Actions à mener
[a] Recopiez sans rien modifier le passage du texte sur le moulin Ouellet qui s'ouvre sur les mots contenant « Histoire et fonctions » et se termine par « du XIXe siècle. ».
[b] Rédigez la suite du texte sur le moulin Ouellet, en commençant après sa dernière phrase.

Section du document

********************

Le moulin Ouellet, aussi connu sous le nom de moulin à eau Ouellet de Cap-Saint-Ignace, est l’un des derniers moulins à eau du Québec. Il fut construit en 1823 sur la rive du bras Saint-Nicolas par le maître-maçon Joseph Boulet pour les co-seigneurs Antoine-Gabriel Chenet et Lucie Riverin. Le bâtiment de pierre fait 50 pieds de long sur 32 de large, coiffé d’un toit à deux versants droits.
Histoire et fonctions
Il servait d’abord à moudre le grain pour la population locale, puis s’est vu adjoindre tôt un moulin à carder et à fouler la laine, preuve de sa multifonctionnalité typique des meuneries rurales du XIXe siècle.
Le premier meunier reconnu, Alexis Paquet, y travailla 26 ans. Des rénovations majeures furent réalisées après un incendie, avec reconstruction et bonification des mécanismes internes.

********************

Extrait de données
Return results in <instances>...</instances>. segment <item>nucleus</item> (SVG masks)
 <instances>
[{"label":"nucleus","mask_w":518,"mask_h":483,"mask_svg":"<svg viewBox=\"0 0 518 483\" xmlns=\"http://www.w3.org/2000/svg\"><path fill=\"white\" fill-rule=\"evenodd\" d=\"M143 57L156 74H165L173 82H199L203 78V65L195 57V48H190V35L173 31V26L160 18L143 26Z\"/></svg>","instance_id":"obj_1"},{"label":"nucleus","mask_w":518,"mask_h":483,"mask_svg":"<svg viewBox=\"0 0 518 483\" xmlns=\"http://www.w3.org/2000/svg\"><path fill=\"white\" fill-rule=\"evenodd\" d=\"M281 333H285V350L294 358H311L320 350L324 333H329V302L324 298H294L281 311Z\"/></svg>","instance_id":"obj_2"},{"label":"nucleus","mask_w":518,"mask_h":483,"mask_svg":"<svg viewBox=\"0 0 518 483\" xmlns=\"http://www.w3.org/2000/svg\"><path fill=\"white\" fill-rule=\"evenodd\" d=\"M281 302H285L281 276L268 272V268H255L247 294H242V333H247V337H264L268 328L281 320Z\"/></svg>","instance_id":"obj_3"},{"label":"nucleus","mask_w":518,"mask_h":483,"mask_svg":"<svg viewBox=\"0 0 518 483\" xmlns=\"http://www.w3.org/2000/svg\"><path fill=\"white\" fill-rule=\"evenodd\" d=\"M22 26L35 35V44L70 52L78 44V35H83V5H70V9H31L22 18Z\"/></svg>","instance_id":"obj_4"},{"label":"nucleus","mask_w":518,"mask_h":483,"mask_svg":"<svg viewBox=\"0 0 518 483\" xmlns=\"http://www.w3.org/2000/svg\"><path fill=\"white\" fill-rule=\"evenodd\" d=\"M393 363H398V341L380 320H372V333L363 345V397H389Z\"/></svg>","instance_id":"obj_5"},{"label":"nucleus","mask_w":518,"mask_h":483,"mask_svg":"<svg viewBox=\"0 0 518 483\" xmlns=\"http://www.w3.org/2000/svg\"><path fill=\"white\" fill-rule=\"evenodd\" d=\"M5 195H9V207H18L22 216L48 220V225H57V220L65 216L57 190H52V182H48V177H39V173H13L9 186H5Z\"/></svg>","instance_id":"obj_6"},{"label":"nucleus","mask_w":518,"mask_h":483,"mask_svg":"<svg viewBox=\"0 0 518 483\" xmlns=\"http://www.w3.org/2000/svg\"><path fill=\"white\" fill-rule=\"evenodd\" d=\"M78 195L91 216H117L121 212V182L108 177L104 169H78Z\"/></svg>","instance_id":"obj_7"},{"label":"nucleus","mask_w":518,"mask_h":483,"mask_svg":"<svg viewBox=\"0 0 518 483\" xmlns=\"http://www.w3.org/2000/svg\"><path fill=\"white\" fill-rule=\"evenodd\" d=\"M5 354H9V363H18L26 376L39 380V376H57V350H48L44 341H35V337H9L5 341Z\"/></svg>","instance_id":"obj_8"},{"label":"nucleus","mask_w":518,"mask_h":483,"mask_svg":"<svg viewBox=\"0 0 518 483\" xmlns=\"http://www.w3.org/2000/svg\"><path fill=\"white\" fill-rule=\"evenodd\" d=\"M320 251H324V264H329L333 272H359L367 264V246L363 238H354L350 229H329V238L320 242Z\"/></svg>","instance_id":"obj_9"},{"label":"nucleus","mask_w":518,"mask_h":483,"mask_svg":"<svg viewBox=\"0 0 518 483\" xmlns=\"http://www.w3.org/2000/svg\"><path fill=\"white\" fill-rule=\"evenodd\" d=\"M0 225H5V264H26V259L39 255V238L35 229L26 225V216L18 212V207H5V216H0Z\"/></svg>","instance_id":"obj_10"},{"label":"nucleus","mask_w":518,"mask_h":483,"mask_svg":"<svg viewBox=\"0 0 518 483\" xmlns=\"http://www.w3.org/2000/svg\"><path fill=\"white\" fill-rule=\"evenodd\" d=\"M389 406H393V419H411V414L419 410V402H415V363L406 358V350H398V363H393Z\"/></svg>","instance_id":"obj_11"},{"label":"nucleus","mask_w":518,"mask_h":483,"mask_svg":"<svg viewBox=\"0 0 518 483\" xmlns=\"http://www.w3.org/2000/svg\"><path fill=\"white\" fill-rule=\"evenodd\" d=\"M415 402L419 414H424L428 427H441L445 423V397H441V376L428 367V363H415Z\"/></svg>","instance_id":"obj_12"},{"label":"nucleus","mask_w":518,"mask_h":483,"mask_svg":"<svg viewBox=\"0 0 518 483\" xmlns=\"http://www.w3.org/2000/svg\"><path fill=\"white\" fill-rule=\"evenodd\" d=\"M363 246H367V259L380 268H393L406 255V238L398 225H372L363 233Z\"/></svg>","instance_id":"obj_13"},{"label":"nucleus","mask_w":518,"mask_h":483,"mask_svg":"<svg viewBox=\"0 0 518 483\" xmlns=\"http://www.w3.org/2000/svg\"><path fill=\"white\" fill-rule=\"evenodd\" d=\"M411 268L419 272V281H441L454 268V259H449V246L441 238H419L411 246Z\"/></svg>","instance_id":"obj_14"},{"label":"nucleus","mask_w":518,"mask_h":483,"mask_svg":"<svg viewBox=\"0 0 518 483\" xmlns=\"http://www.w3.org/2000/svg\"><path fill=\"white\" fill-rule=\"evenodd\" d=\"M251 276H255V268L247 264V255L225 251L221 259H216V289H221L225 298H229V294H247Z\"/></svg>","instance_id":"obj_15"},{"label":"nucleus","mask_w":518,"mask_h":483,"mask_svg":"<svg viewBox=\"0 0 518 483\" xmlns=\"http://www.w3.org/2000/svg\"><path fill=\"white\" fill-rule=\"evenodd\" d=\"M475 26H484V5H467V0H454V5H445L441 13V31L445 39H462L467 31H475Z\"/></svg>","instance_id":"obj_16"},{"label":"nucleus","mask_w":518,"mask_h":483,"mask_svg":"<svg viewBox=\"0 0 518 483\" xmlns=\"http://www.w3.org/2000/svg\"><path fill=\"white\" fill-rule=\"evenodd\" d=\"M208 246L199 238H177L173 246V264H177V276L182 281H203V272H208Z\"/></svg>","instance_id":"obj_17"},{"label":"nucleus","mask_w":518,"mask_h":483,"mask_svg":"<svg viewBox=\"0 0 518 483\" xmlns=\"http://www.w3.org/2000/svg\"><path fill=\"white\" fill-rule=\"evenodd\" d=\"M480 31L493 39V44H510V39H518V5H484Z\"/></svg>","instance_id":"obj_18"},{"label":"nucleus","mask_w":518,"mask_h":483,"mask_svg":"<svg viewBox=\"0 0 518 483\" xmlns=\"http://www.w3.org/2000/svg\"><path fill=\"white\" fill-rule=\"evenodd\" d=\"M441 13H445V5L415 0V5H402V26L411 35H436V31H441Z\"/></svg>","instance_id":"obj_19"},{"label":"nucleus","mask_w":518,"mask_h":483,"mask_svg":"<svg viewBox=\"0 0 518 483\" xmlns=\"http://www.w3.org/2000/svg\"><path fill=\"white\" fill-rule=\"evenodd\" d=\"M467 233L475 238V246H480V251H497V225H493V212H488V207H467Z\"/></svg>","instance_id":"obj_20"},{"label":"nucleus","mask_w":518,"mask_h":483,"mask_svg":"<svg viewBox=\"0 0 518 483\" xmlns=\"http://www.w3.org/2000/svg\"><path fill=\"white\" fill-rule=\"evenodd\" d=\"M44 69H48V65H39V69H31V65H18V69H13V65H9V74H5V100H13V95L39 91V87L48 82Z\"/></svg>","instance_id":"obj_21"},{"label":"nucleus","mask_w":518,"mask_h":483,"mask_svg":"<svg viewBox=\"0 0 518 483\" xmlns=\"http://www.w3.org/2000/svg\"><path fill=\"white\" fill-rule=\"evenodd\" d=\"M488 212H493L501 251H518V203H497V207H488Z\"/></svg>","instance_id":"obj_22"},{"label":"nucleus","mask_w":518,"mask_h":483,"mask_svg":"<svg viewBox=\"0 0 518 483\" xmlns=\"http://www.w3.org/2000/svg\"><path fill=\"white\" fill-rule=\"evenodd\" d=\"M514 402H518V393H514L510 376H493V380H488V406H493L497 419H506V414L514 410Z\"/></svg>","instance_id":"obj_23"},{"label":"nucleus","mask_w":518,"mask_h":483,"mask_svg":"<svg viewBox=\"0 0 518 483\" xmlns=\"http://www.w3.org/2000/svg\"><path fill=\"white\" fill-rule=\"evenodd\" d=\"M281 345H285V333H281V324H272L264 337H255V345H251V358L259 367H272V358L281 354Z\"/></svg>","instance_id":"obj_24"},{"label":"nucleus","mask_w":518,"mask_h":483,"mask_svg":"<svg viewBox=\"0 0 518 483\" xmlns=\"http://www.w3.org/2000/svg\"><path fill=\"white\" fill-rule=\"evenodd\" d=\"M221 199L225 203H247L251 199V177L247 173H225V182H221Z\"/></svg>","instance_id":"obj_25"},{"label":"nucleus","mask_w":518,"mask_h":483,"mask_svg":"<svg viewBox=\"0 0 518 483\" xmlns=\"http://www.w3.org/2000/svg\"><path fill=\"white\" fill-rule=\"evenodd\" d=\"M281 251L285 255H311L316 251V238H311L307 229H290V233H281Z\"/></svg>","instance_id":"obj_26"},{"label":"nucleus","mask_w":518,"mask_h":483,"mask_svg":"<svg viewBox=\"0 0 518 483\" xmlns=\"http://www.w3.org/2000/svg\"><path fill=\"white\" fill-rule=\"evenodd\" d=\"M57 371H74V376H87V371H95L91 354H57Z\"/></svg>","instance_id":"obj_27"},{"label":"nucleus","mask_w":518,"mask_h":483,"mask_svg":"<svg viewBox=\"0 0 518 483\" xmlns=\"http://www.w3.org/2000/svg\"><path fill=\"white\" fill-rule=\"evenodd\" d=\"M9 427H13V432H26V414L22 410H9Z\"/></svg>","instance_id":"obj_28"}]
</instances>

********************

Réponses attendues
[a]
Histoire et fonctions
Il servait d’abord à moudre le grain pour la population locale, puis s’est vu adjoindre tôt un moulin à carder et à fouler la laine, preuve de sa multifonctionnalité typique des meuneries rurales du XIXe siècle.

[b]
Au fil des décennies, il subit divers changements de propriétaires, dont le gouvernement du Québec et la Corporation du relais équestre Vincelotte, puis fait l’objet de campagnes de sauvetage à partir des années 1970.
Aujourd’hui, le moulin a perdu ses mécanismes d’origine, mais des efforts sont menés (par le Regroupement d’Amis du moulin Ouellet) pour valoriser, restaurer et reconnaître l’édifice comme patrimoine local, avec des activités culturelles et de mise en valeur du site.
Patrimoine et état
Le site conserve son emprise d’origine, son architecture d’époque (murs, toiture, charpente) et une valeur remarquable comme témoin de l’époque seigneuriale, de la diversification des savoir-faire artisanaux et de l’évolution rurale du Québec.
La protection et la relance du moulin Ouellet s’inscrivent dans une dynamique de reconnaissance patrimoniale et de sensibilisation aux richesses locales.
Le moulin Ouellet est donc un symbole de l’ingéniosité rurale du XIXe siècle, en quête de renaissance, représentatif des moulins multifonctionnels qui jalonnaient le Québec traditionnel.